— Start of TASK DATA —

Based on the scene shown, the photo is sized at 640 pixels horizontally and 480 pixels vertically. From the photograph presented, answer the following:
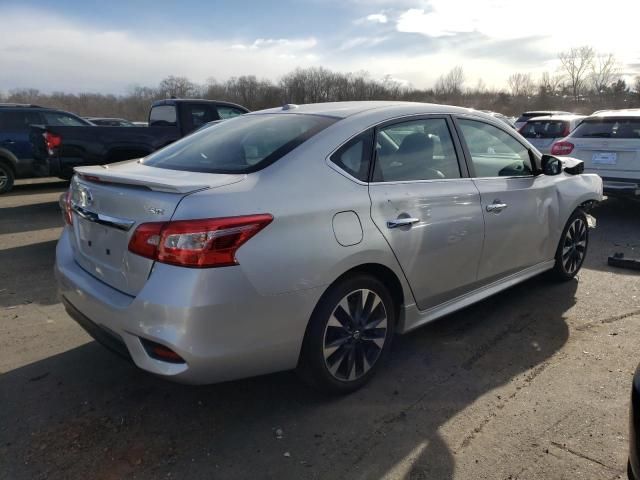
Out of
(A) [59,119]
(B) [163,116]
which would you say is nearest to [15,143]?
(A) [59,119]

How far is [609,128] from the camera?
7.50 metres

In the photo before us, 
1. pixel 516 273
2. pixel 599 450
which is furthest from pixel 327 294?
pixel 516 273

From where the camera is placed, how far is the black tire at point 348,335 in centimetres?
266

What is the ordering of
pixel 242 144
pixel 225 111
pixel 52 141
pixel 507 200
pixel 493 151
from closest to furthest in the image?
pixel 242 144 → pixel 507 200 → pixel 493 151 → pixel 52 141 → pixel 225 111

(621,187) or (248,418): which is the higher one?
(621,187)

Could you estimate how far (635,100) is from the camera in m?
57.5

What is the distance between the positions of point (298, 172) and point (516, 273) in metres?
2.32

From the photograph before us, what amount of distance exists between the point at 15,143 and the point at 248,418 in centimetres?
989

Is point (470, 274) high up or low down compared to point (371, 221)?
down

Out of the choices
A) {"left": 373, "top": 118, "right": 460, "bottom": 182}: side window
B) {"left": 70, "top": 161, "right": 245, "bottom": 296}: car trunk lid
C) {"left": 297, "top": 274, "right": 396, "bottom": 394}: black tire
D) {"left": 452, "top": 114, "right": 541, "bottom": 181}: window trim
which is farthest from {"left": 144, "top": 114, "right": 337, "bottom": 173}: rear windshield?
{"left": 452, "top": 114, "right": 541, "bottom": 181}: window trim

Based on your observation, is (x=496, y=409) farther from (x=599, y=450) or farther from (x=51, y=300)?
(x=51, y=300)

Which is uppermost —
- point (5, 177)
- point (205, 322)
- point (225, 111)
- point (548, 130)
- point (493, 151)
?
point (225, 111)

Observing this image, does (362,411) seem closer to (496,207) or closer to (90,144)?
(496,207)

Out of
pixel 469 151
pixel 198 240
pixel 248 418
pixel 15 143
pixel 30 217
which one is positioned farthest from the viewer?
pixel 15 143
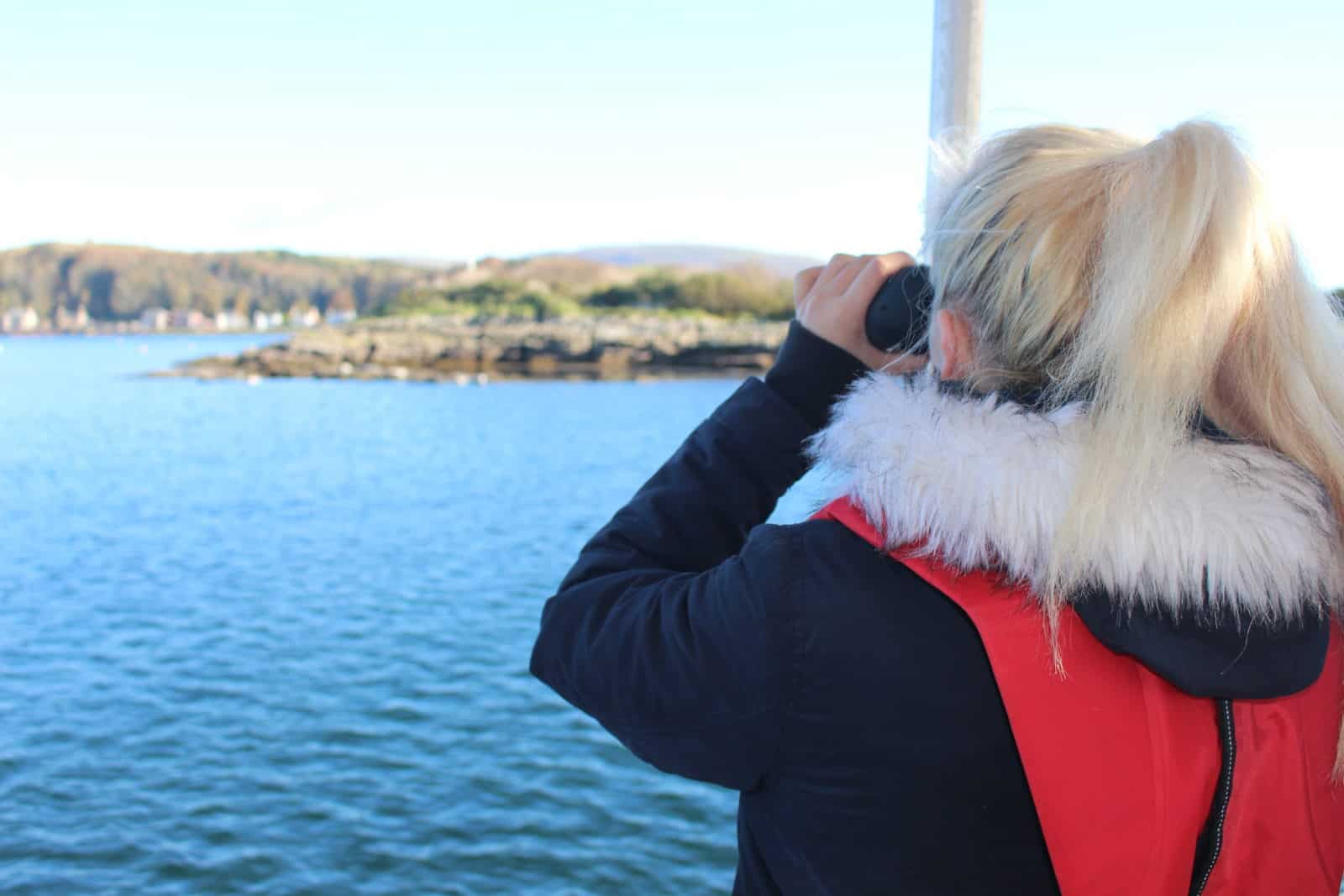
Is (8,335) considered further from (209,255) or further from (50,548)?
(50,548)

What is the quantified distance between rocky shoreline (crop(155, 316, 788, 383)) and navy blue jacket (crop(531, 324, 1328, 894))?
4469 cm

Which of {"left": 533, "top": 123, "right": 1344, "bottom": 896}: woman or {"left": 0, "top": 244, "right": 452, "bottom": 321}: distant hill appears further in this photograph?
{"left": 0, "top": 244, "right": 452, "bottom": 321}: distant hill

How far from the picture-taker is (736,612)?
2.97ft

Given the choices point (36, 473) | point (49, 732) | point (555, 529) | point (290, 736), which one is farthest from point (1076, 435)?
point (36, 473)

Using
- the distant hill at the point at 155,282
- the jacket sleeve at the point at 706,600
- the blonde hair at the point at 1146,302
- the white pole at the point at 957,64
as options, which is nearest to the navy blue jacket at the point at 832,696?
the jacket sleeve at the point at 706,600

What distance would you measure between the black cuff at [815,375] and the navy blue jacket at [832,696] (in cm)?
22

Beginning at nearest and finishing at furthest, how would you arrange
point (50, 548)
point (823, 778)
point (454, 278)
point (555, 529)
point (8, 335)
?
1. point (823, 778)
2. point (50, 548)
3. point (555, 529)
4. point (454, 278)
5. point (8, 335)

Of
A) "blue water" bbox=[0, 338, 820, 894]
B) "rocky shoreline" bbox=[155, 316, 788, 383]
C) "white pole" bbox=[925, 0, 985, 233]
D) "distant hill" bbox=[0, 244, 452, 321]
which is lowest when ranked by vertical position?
"blue water" bbox=[0, 338, 820, 894]

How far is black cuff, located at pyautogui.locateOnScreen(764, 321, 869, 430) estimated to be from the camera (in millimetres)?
1135

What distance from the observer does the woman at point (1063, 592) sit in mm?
839

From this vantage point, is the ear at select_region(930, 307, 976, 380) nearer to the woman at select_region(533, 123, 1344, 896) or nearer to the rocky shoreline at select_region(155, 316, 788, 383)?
the woman at select_region(533, 123, 1344, 896)

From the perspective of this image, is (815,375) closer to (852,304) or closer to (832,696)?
(852,304)

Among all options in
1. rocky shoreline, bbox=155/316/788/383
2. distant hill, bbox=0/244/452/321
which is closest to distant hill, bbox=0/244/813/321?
distant hill, bbox=0/244/452/321

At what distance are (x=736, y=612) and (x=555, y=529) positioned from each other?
44.5 ft
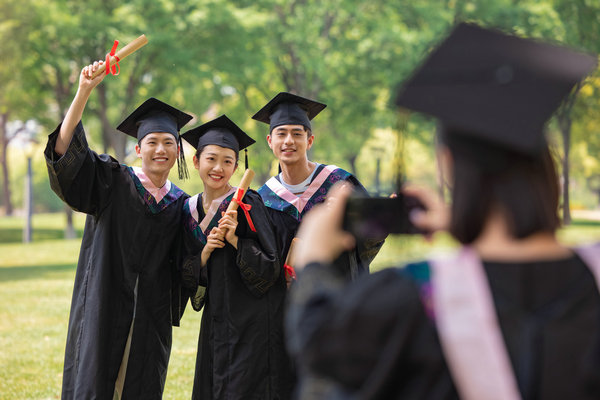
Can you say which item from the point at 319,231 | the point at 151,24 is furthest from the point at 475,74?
the point at 151,24

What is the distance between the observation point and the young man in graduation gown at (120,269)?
12.9 ft

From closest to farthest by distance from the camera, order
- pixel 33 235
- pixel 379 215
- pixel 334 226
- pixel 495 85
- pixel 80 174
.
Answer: pixel 495 85 < pixel 334 226 < pixel 379 215 < pixel 80 174 < pixel 33 235

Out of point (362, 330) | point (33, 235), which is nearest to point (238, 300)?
point (362, 330)

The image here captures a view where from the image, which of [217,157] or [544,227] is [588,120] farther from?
[544,227]

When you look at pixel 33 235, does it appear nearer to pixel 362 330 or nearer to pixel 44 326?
pixel 44 326

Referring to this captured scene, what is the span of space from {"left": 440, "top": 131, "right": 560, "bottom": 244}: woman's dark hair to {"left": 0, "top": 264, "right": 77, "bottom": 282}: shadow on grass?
43.8 feet

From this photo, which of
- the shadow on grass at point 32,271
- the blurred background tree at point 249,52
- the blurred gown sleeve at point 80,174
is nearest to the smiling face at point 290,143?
A: the blurred gown sleeve at point 80,174

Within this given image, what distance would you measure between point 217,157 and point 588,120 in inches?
979

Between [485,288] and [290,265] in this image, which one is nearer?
[485,288]

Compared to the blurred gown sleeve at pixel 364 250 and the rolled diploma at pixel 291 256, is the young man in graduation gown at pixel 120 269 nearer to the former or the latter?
the rolled diploma at pixel 291 256

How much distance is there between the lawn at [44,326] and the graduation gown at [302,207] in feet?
0.99

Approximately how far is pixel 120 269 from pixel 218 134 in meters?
1.02

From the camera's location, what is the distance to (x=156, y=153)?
420 cm

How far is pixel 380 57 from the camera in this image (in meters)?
22.2
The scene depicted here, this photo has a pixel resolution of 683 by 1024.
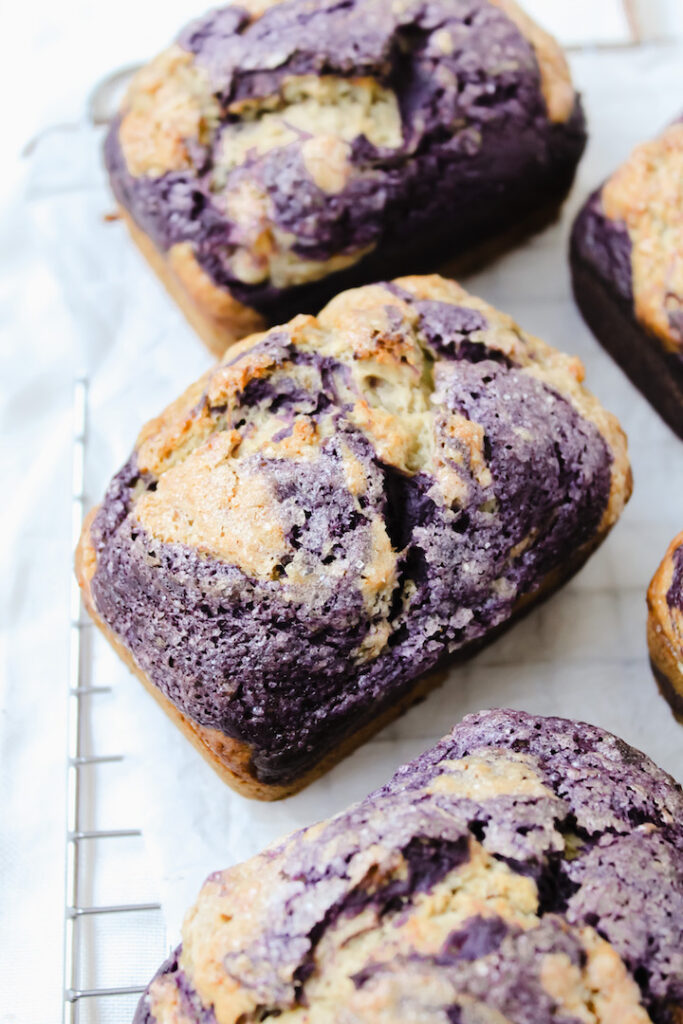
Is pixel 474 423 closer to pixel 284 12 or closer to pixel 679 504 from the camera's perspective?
pixel 679 504

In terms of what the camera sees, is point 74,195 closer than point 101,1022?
No

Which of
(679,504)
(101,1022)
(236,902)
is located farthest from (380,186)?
(101,1022)

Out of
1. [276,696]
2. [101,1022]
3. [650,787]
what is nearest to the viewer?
[650,787]

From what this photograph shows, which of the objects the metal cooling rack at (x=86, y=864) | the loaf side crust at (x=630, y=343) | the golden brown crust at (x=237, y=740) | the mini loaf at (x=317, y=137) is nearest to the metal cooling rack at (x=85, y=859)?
the metal cooling rack at (x=86, y=864)

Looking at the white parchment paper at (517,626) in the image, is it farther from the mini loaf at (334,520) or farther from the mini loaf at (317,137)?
the mini loaf at (317,137)

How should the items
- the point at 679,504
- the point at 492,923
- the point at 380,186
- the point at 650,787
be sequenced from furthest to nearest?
the point at 679,504, the point at 380,186, the point at 650,787, the point at 492,923

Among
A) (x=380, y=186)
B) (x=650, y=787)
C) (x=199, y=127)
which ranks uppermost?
(x=199, y=127)
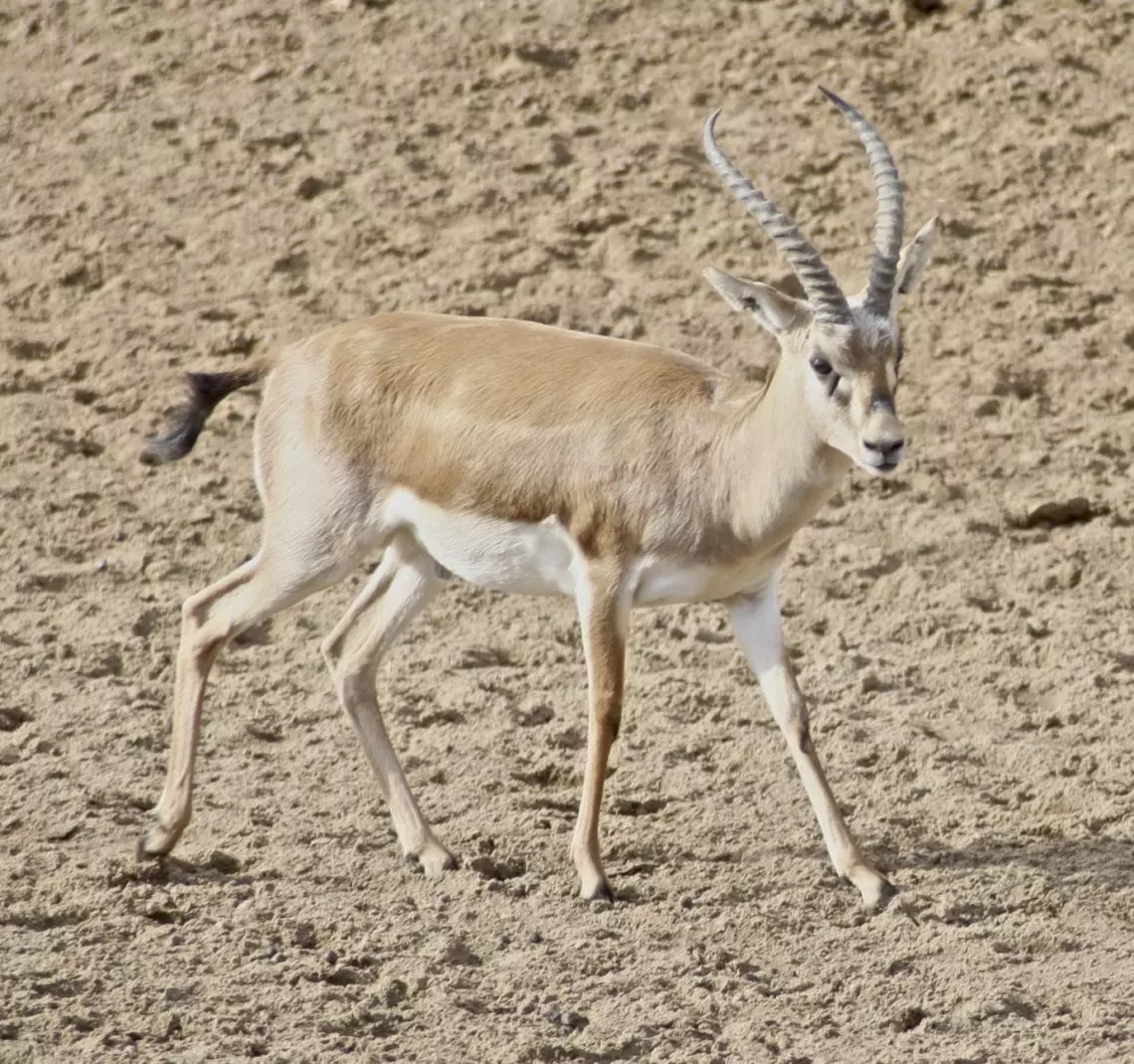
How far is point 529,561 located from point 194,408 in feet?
4.79

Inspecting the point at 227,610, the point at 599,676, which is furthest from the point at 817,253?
the point at 227,610

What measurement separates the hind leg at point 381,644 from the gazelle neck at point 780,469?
1347 mm

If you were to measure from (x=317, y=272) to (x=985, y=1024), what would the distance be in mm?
6638

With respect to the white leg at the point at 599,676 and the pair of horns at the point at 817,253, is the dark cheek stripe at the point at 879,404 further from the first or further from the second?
the white leg at the point at 599,676

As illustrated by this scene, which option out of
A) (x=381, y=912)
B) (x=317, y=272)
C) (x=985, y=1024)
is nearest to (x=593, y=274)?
(x=317, y=272)

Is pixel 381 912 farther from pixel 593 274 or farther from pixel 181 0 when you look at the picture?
pixel 181 0

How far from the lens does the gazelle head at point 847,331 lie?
6434mm

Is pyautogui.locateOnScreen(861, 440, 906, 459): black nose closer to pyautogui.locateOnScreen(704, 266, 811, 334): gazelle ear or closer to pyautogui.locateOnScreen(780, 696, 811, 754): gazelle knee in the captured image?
pyautogui.locateOnScreen(704, 266, 811, 334): gazelle ear

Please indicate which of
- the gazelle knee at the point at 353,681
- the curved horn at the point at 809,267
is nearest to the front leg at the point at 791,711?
the curved horn at the point at 809,267

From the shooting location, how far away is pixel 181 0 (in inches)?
513

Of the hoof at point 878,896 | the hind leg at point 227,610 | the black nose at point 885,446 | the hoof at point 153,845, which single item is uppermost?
the black nose at point 885,446

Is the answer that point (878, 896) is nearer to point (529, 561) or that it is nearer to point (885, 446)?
point (885, 446)

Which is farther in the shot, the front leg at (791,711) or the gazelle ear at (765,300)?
the front leg at (791,711)

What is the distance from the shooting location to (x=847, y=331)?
257 inches
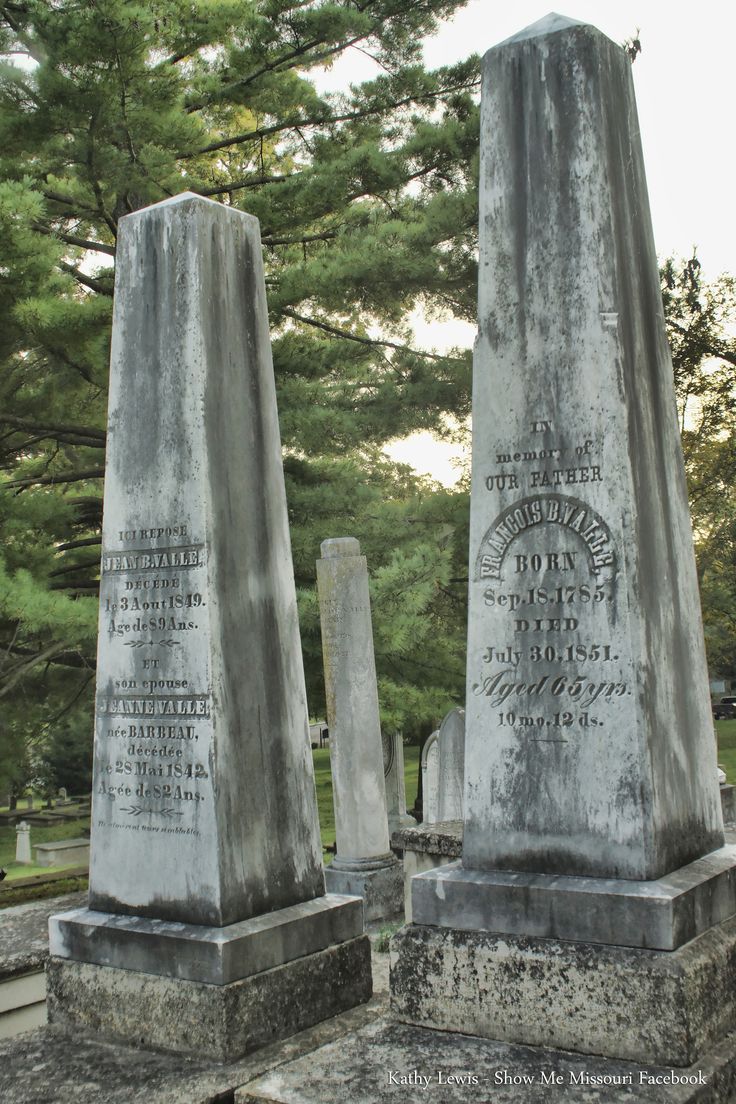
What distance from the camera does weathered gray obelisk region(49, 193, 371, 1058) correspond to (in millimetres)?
3945

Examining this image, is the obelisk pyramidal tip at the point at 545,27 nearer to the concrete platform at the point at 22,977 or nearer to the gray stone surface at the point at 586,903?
the gray stone surface at the point at 586,903

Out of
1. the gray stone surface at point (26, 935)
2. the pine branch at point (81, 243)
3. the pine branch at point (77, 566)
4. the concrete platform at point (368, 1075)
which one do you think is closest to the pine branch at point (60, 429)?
the pine branch at point (77, 566)

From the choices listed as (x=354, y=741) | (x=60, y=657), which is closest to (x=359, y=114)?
(x=60, y=657)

— End of TASK DATA —

Please quote the records above exactly, beginning at the line that contains "Is the answer" and ending at their last line. Leave the pictures out.

* [EXERCISE RESULT]:
Is the answer that point (878, 896) is nearer to point (529, 561) or that it is nearer to point (885, 446)?
point (885, 446)

Which is farther in the shot, the front leg at (791,711) or the gazelle ear at (765,300)?
the front leg at (791,711)

What is the distance from the shooting location to (x=847, y=331)?
257 inches
What distance from the camera does weathered gray obelisk region(49, 193, 371, 1058) correspond to (in millimetres)?
3945

Examining this image, is the obelisk pyramidal tip at the point at 545,27 nearer to the concrete platform at the point at 22,977 or nearer to the gray stone surface at the point at 586,903?
the gray stone surface at the point at 586,903

Out of
1. the gray stone surface at point (26, 935)
2. the pine branch at point (81, 243)
3. the pine branch at point (77, 566)
4. the concrete platform at point (368, 1075)
which one do you think is closest to the pine branch at point (60, 429)?
the pine branch at point (77, 566)

From the choices listed as (x=354, y=741) | (x=60, y=657), which is closest to (x=359, y=114)?
(x=60, y=657)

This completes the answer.